A Game Changer in Medicare Coverage
It is not often that those of us in the world of health policy get to celebrate important moments that have the potential to transform health care, but this year’s Advance Notice for Medicare Advantage announced by the Centers for Medicare and Medicaid Services offered us such a moment.
As required by an act of Congress, CMS was required to expand the definition of allowable use of supplemental benefits in Medicare Advantage to better meet the needs of those with chronic conditions. The proposed guidance announced recently did that by allowing plans to offer meals and nutrition, as well as transportation targeted specifically to beneficiaries with chronic conditions. This follows guidance announced last year that added in-home care and home modifications to allowable supplemental benefits.
This is a game-changer for Medicare beneficiaries who have chosen Medicare Advantage, and it could offer lessons that could impact traditional Medicare and all of health care. Here’s why.
As more and more Medicare beneficiaries have complex clinical conditions, and as increasing numbers chose Medicare Advantage, more plans and providers have used the flexibility of a full-risk, capitated system of payment to not only provide good care when individuals come to the office or hospital for treatments and procedures, but to find ways to better enable patients to improve their health.
To do so, they are engaging patients, particularly those who are managing chronic conditions, with ongoing primary care and care coordination as part of an integrated care system.

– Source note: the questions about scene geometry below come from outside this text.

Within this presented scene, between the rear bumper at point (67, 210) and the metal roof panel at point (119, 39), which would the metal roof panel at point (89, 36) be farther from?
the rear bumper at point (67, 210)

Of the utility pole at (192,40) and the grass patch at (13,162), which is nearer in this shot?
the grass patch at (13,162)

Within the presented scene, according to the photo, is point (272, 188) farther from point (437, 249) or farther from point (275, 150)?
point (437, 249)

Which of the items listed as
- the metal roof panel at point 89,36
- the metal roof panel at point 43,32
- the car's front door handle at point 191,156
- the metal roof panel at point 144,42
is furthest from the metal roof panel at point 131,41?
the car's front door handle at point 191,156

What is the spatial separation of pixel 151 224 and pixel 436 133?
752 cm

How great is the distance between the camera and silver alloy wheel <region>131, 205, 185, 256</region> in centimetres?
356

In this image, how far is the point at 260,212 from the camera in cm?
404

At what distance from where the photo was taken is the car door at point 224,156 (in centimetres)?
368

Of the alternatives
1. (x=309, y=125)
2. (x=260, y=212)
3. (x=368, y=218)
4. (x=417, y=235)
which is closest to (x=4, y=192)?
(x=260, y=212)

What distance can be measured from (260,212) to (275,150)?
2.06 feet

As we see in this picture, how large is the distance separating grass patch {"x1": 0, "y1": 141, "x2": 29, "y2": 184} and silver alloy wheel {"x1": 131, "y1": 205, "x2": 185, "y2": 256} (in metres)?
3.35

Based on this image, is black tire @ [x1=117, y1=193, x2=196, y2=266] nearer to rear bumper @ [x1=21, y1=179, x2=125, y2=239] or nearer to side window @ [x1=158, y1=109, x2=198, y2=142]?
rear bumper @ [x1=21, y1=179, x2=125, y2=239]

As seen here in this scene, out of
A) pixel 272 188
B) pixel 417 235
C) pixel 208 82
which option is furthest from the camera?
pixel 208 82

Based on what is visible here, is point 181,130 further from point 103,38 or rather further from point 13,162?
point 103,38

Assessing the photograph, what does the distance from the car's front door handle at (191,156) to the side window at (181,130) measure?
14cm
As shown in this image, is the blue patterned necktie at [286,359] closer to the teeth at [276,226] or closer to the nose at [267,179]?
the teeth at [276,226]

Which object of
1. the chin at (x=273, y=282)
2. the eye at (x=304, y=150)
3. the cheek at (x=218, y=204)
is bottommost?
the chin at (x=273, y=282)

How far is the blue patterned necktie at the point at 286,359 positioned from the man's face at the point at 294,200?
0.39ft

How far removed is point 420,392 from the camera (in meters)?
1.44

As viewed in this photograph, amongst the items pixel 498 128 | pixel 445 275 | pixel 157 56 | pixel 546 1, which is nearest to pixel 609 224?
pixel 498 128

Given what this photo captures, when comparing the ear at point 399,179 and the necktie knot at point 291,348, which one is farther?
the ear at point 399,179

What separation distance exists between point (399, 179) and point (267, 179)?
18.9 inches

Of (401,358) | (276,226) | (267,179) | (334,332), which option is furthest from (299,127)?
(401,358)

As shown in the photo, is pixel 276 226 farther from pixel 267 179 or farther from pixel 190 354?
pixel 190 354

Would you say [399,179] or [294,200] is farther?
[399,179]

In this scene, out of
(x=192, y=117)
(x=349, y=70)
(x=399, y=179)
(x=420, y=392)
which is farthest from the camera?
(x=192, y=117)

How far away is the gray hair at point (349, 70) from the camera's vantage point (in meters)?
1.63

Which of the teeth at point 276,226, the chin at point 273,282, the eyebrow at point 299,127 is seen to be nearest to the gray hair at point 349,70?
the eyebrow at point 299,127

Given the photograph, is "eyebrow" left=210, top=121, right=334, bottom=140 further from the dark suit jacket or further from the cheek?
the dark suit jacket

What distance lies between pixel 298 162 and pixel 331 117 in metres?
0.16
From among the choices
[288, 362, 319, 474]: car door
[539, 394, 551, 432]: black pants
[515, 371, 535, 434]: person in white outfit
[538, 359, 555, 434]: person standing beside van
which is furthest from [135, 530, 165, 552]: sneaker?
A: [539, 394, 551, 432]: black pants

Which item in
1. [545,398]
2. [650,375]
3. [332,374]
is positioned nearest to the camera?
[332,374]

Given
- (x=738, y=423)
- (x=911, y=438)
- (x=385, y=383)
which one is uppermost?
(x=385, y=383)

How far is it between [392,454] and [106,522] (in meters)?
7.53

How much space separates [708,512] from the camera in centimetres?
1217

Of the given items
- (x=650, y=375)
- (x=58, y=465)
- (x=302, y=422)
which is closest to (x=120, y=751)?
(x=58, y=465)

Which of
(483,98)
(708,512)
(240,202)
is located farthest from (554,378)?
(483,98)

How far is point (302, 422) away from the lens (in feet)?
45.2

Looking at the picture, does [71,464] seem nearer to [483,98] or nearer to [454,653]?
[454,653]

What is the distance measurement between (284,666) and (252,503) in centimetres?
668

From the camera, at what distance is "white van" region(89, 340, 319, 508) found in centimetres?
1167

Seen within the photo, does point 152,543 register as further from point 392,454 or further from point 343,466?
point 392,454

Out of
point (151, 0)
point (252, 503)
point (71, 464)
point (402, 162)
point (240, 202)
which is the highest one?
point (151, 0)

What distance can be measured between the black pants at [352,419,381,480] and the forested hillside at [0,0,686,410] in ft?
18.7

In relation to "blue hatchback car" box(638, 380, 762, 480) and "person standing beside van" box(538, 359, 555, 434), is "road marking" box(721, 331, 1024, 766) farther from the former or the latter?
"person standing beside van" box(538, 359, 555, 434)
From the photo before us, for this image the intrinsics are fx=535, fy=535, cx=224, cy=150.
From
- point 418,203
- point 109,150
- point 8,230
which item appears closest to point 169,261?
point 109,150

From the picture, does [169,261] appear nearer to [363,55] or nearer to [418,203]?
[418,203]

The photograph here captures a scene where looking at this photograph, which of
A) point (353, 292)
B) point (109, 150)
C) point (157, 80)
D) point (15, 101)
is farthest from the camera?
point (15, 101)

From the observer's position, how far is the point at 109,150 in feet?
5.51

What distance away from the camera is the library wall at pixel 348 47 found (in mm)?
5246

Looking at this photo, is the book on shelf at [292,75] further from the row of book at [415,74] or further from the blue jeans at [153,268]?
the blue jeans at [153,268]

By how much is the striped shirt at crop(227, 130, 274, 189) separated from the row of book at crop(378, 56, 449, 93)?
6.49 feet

Still, clinical care alone is too often not enough.Meeting social, emotional and economic needs is essential to enabling patients to improve their health. Plans and providers that care for Medicare Advantage enrollees have learned through experience that addressing these social determinants of health is imperative to improve an enrollee’s health status and health outcomes.
Medicare Advantage has been stretching to meet these nonmedical needs and has the capacity to do so because of the flexibility that allows plans to offer supplemental benefits. Partnering with community organizations such as Meals on Wheels, a network of local volunteer-based meal delivery programs across the country, to deliver healthy meals has shown strong evidence of reduced readmissions.
And recent findings from Humana, a national Medicare Advantage organization, demonstrated that offering transportation benefits in its Medicare Advantage plans improved patient utilization of recommended preventive services such as breast cancer screenings and eye exams for diabetics. Plans, providers and enrollees value these supportive services, finding that they increase engagement between patients and care providers and enable patients to get to the care they need.
The proposed guidance opens the door to such expanded services allowed through supplemental benefits such as transportation, meals and nutrition, specifically for those who are chronically ill. CMS defines this targeted population as an individual who has one or more co-morbid and medically complex chronic conditions that is life-threatening or significantly limits the overall health or function of the enrollee, has a high risk of hospitalization or other adverse health outcomes, and requires intensive care coordination. These are complex patients with high needs for whom these services may make the difference in enabling them to live healthier lives.
Addressing the clinical, as well as the non-medical, needs of these high-need beneficiaries offers the opportunity for improved care and better cost, while resulting in better health for these patients. CMS should finalize this new rule in the Final Rate Notice. Policymakers looking for new ways to meet the needs and expectations in health care for all Americans should look to the models being created by Medicare Advantage plans, providers and community partners in caring for some of the sickest and most vulnerable individuals.